- _OBJECTIVE_
Starting at the line that contains "Which among the options", copy each line through the end of the listing below. Include both ends and output nothing more.

- _PROVIDED DATA_
--------------------------------------------------
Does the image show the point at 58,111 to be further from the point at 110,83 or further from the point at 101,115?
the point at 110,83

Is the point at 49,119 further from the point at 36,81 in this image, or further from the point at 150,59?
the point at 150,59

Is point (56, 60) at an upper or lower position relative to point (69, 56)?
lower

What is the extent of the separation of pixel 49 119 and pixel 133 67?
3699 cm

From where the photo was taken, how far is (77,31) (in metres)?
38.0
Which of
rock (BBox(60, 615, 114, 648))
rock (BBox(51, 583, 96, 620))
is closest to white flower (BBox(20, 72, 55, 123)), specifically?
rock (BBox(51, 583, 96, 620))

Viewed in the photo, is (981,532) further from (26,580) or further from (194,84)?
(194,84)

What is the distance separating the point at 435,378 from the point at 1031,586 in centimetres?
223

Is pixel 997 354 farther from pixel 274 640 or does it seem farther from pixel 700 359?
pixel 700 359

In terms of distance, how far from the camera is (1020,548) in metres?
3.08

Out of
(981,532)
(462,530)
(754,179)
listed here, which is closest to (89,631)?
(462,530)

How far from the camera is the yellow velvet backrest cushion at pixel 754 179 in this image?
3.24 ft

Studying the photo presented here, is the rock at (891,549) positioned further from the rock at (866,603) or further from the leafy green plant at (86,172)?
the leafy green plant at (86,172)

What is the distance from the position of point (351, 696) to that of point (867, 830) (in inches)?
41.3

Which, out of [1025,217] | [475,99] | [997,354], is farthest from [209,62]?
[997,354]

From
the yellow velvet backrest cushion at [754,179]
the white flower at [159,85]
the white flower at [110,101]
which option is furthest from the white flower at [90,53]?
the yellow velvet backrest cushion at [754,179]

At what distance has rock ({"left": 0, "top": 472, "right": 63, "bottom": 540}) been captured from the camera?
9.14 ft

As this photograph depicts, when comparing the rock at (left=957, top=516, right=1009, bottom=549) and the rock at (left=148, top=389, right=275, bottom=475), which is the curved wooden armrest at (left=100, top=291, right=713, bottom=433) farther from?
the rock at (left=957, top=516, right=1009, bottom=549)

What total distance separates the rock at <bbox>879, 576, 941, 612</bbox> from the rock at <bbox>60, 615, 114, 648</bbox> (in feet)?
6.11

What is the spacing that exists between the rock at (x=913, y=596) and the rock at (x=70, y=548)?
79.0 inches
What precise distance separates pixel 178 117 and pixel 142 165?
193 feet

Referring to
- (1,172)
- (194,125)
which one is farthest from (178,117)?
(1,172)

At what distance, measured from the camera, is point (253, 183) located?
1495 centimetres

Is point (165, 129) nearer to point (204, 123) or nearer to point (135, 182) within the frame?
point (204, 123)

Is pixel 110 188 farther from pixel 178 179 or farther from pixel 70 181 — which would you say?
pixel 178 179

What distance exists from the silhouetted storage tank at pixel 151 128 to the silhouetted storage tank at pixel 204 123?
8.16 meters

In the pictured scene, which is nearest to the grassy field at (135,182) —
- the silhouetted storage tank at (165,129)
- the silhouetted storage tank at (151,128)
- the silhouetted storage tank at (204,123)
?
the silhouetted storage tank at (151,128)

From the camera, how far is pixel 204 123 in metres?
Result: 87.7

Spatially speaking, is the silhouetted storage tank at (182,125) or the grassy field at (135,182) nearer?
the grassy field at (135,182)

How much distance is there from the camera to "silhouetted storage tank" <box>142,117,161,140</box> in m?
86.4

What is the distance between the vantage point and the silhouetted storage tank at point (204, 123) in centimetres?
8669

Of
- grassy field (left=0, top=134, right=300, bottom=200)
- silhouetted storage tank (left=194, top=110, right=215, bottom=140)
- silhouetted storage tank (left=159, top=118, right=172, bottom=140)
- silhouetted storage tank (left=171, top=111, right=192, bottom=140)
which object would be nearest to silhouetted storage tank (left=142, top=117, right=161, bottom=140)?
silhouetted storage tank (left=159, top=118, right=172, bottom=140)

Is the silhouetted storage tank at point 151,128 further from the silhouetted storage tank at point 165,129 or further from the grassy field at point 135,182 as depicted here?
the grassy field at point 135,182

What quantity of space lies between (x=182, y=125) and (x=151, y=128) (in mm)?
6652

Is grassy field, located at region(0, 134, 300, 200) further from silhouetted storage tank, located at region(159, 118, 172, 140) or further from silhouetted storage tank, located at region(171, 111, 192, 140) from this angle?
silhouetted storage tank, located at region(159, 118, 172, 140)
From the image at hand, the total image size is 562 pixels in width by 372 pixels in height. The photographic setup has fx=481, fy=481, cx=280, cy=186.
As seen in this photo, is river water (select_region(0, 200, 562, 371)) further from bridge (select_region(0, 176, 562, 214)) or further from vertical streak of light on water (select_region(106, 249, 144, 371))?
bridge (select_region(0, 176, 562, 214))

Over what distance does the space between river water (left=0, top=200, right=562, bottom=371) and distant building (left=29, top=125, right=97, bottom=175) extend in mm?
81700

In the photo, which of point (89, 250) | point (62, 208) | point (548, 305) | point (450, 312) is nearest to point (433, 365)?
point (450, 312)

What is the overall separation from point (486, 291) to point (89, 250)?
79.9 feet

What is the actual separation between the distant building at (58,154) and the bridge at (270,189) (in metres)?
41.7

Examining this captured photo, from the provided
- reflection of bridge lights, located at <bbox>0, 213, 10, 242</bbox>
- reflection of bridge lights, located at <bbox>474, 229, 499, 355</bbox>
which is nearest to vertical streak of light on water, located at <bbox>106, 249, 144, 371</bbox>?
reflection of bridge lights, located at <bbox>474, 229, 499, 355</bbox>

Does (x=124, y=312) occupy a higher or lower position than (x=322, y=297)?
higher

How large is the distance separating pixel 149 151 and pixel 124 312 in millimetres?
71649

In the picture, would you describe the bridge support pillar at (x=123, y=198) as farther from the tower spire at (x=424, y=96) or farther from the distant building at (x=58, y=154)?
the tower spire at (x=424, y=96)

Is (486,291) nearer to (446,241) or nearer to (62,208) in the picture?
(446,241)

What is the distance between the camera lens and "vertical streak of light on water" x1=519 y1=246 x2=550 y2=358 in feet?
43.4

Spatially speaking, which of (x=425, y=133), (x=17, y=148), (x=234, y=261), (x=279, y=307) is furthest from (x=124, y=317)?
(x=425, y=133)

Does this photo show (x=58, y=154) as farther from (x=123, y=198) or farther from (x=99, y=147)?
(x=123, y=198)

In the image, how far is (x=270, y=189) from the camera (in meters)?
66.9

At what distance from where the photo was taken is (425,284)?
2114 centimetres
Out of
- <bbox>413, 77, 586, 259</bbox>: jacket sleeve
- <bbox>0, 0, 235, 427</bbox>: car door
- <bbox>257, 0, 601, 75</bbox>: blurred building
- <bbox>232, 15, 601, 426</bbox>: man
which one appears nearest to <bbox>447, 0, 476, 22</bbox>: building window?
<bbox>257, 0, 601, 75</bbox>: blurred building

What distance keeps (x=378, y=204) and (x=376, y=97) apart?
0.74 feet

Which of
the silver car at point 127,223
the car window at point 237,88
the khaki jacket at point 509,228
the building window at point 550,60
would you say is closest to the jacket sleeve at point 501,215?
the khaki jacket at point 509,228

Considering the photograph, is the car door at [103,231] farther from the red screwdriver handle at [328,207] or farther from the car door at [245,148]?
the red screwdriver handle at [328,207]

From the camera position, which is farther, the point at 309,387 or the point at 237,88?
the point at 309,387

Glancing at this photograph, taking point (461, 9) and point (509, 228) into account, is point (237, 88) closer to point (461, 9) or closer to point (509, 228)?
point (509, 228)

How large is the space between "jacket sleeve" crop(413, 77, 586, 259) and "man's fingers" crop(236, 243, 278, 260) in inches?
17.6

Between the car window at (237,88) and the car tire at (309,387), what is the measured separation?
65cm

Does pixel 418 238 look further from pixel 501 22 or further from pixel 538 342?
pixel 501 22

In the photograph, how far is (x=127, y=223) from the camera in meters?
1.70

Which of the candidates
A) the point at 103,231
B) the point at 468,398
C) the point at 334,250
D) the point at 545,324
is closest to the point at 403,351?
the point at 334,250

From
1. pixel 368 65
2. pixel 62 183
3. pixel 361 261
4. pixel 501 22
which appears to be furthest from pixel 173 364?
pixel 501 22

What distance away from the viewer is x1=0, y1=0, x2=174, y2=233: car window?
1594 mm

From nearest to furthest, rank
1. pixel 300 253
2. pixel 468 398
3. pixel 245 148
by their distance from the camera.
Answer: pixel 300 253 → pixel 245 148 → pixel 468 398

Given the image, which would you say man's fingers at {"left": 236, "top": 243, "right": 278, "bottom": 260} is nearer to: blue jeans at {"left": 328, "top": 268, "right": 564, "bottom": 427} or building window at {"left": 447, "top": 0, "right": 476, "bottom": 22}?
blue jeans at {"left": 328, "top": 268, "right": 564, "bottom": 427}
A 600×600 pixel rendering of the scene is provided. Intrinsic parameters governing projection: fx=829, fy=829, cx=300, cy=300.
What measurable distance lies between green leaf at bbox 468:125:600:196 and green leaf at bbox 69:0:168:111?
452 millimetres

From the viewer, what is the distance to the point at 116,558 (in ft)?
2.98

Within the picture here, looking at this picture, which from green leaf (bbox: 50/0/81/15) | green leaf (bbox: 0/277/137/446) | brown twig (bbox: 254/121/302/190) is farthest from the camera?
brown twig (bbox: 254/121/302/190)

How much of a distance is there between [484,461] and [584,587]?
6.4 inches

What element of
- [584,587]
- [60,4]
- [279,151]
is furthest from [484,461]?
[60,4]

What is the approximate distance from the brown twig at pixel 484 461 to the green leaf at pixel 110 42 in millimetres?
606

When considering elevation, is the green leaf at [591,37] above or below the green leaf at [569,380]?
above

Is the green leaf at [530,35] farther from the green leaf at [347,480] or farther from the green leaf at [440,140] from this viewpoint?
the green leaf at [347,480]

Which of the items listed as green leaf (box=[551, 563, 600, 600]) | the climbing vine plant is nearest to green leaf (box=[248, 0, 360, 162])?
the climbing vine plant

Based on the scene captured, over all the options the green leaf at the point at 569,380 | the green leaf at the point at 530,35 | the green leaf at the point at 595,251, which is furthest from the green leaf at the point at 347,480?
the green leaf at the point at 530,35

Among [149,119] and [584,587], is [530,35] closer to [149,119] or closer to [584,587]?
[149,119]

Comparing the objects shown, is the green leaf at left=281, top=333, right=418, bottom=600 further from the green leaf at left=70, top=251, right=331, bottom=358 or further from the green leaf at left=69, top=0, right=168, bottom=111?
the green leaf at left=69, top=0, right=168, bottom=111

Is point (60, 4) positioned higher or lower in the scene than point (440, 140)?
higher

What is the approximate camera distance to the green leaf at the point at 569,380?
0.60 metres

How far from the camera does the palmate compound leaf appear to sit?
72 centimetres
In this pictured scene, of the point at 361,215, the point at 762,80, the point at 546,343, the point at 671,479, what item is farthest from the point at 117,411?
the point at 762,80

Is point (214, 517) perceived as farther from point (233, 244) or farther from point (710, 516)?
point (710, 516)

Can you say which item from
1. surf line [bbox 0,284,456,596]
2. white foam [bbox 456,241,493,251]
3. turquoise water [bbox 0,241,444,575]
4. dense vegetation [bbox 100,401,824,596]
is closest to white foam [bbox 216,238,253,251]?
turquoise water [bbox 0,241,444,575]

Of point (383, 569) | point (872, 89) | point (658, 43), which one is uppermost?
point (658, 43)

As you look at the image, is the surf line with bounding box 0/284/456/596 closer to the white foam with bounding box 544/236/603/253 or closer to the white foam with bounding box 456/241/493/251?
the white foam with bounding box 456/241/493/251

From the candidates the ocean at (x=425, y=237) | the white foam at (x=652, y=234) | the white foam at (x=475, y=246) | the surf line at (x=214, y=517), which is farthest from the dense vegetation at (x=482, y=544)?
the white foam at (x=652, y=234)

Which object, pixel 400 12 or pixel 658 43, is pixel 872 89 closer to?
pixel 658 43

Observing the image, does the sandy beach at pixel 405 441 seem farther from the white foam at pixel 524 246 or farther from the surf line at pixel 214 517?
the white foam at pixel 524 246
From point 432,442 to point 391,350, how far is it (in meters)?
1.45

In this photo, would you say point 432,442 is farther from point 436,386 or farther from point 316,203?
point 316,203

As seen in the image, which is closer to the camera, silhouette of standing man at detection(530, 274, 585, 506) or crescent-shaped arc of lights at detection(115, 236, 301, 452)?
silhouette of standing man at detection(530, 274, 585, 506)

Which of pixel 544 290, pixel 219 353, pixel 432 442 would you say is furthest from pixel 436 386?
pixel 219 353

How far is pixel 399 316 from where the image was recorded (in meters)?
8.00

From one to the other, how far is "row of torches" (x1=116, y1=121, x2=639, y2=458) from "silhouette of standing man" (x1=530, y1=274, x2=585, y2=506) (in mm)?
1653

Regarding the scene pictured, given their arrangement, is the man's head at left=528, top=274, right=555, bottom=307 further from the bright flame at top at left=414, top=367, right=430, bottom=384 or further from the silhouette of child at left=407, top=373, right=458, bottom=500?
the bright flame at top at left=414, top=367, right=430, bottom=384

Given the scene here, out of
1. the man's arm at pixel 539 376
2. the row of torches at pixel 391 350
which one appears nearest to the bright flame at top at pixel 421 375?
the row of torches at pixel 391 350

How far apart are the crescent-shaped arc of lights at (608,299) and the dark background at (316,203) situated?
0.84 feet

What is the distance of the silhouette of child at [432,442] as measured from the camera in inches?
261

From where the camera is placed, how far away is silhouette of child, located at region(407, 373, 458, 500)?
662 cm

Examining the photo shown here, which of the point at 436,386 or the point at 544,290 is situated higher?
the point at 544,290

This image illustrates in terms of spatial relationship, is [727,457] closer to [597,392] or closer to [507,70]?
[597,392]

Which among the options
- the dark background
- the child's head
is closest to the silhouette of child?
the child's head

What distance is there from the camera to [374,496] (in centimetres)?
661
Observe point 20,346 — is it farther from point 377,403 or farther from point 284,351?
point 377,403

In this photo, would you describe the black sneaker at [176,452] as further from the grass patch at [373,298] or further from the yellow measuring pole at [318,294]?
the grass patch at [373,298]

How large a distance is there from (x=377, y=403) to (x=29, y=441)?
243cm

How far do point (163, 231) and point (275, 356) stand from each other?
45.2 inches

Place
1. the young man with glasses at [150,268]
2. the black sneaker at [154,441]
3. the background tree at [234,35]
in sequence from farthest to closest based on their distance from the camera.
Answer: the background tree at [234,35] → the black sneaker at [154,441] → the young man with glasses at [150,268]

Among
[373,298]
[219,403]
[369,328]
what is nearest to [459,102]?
--------------------------------------------------
- _RESULT BELOW_
Which among the options
- the dark background
- the child's head
is closest to the silhouette of child?
the child's head

What distance is there from the camera to [374,496] (in centimetres)?
661
Observe point 20,346 — is it farther from point 377,403 or farther from point 284,351?
point 377,403

In this photo, would you describe the black sneaker at [176,452] as further from the grass patch at [373,298] or further from the yellow measuring pole at [318,294]?
the grass patch at [373,298]

How large a distance is there from (x=377, y=403) to (x=29, y=441)?
243cm

How far do point (163, 231) and point (275, 356) stand from each other?
45.2 inches

Place
1. the young man with glasses at [150,268]
2. the black sneaker at [154,441]
3. the background tree at [234,35]
in sequence from farthest to closest based on their distance from the camera.
Answer: the background tree at [234,35] → the black sneaker at [154,441] → the young man with glasses at [150,268]

Among
[373,298]
[219,403]
[369,328]
what is nearest to [459,102]?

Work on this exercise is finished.